* GIVEN PASSAGE
----------

Or at least current inflation is. If instead you look at the price of assets – shares, property, bonds, whatever – there is huge inflation. Our own share market has been a bit of a latecomer to the global party, only just going through its previous peak at the end of 1999 and up only 12 percent on a year ago. German shares are up nearly 30 percent on a year ago, Japanese shares by nearly 40 percent. But the star of the show has been the US, for – though shares are up only 16 percent on a year earlier – the dollar is up more than a quarter on its weighted index, giving foreign investors a theoretical profit of around 40 percent.

If you look at property there is a similar pattern, with prime property everywhere soaring in price. We all know what has happened to high-end homes in London, but the same phenomenon is evident in most global cities: Singapore, Berlin, New York and so on.

It is the very top of the market that is experiencing the greatest gains. There is one place where you can actually see it: midtown Manhattan. In October last year, they topped out 432 Park Avenue, a pencil-thin 430m tower apartment block, the third tallest building in the US. Another three super-tall, super-thin buildings are scheduled to be finished in the next year or so. More are planned. This is a game of “mine’s taller than yours”, with the height of the mast of the tallest of all, the Nordstrom Tower, planned at 540m.

----------

* DATASET EXCERPTS
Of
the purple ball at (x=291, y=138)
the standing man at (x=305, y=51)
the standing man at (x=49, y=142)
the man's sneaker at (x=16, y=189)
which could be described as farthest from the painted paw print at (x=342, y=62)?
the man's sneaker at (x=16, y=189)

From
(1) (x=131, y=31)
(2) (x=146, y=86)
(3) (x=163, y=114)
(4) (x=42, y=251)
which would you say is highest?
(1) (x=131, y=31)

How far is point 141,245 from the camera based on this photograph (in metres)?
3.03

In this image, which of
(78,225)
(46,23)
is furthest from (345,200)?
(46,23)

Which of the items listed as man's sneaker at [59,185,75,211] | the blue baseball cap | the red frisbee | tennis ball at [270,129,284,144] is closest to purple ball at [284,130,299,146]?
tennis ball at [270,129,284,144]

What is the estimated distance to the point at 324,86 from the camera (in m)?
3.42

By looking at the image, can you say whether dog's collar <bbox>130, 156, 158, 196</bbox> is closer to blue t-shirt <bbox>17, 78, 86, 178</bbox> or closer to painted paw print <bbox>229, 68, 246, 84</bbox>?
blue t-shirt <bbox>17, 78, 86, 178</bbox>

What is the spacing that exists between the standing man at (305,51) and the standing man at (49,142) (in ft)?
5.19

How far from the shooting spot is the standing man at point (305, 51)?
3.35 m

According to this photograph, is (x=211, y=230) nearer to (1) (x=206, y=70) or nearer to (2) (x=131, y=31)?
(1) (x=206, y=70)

----------

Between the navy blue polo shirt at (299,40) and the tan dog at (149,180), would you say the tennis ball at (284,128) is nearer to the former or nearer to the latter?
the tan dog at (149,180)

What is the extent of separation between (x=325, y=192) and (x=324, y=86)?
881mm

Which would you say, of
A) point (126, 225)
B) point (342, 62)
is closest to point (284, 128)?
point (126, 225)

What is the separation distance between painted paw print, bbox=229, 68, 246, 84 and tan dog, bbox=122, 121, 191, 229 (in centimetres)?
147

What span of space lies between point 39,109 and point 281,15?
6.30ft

----------

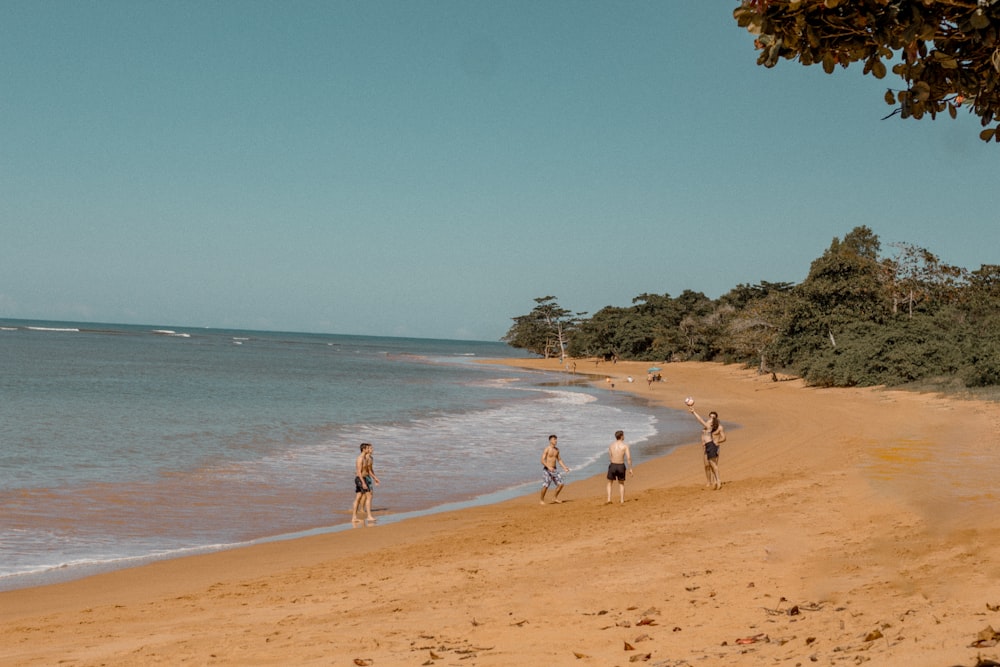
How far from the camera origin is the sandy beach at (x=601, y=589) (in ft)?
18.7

----------

* EXERCISE INSTRUCTIONS
According to the passage about asset prices, how tall is the tower block that was topped out at 432 Park Avenue? Base your response solely on the passage about asset prices.

* ANSWER FOR THIS EXERCISE
It is 430m tall.